-- What this task involves --
Render the records from the line containing "How large a" to the line containing "0.59 meters", both included, as a Markdown table with the columns Row and Line, omitting blank lines.

-- Exercise material --

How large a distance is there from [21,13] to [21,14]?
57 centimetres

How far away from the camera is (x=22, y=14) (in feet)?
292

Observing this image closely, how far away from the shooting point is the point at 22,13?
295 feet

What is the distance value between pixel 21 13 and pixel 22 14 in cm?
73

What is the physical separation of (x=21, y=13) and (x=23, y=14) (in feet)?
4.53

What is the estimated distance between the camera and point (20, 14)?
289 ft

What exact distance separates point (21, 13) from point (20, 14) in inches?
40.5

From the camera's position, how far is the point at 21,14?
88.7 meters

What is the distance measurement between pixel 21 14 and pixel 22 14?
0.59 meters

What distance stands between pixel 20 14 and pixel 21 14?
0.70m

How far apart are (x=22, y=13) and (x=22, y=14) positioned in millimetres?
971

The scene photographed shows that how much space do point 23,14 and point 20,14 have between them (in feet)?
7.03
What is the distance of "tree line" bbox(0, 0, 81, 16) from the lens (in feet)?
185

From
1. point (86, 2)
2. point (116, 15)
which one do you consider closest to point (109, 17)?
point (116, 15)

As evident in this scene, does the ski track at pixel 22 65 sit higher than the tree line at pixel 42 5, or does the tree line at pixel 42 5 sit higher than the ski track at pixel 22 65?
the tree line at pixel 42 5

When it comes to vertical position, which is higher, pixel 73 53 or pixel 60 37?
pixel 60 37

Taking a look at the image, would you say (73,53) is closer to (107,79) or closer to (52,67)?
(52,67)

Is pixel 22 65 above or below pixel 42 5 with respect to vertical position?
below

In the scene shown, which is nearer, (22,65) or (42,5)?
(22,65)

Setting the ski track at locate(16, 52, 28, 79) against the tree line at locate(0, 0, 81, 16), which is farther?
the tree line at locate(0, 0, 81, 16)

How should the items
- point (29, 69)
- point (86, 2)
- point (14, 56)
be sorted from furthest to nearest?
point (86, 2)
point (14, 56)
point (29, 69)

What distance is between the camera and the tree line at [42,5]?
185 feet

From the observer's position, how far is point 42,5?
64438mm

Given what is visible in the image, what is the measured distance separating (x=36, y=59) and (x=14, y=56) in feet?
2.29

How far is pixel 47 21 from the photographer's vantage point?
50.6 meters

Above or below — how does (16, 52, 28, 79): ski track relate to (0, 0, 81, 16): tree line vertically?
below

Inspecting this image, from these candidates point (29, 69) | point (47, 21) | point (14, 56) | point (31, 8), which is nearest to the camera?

...

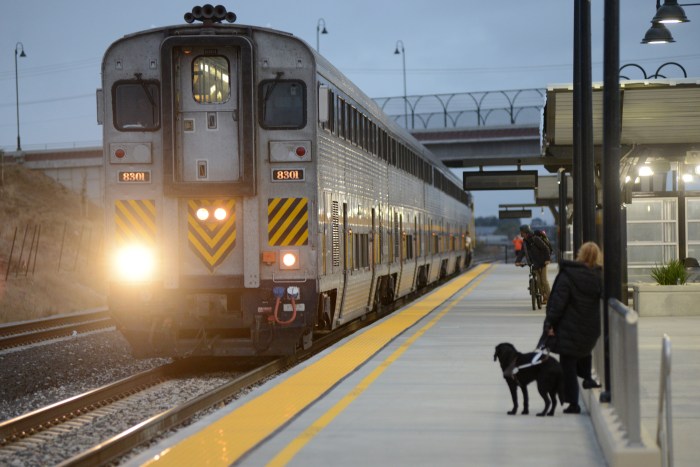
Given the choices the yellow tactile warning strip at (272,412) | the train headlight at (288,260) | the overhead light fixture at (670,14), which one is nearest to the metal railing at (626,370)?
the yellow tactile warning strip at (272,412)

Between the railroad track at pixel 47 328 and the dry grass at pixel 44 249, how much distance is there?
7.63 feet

---

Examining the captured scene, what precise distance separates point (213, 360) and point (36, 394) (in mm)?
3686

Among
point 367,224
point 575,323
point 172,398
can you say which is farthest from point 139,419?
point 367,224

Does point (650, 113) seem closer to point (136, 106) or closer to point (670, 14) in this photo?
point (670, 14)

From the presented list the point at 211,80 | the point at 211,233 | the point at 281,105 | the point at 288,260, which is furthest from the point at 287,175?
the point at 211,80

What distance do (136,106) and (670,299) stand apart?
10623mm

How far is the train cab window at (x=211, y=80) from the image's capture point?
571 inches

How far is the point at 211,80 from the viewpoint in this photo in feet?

-- The answer --
| Row | Line |
|---|---|
| 1 | How large a distance is there from [21,13] to [21,14]? |
| 2 | 57 centimetres |
| 3 | How far away from the camera is (x=22, y=14) (in feet)? |
| 4 | 292 |
| 5 | Observing this image closely, how far away from the shooting point is the point at 22,13? |
| 6 | 295 feet |
| 7 | What is the distance value between pixel 21 13 and pixel 22 14 in cm? |
| 8 | 73 |
| 9 | What is the physical separation of (x=21, y=13) and (x=23, y=14) (in feet)? |
| 10 | 4.53 |
| 11 | What is the estimated distance between the camera and point (20, 14)? |
| 12 | 289 ft |
| 13 | What exact distance separates point (21, 13) from point (20, 14) in inches? |
| 14 | 40.5 |
| 15 | From the camera's position, how far is the point at 21,14? |
| 16 | 88.7 meters |
| 17 | What is the distance measurement between pixel 21 14 and pixel 22 14? |
| 18 | 0.59 meters |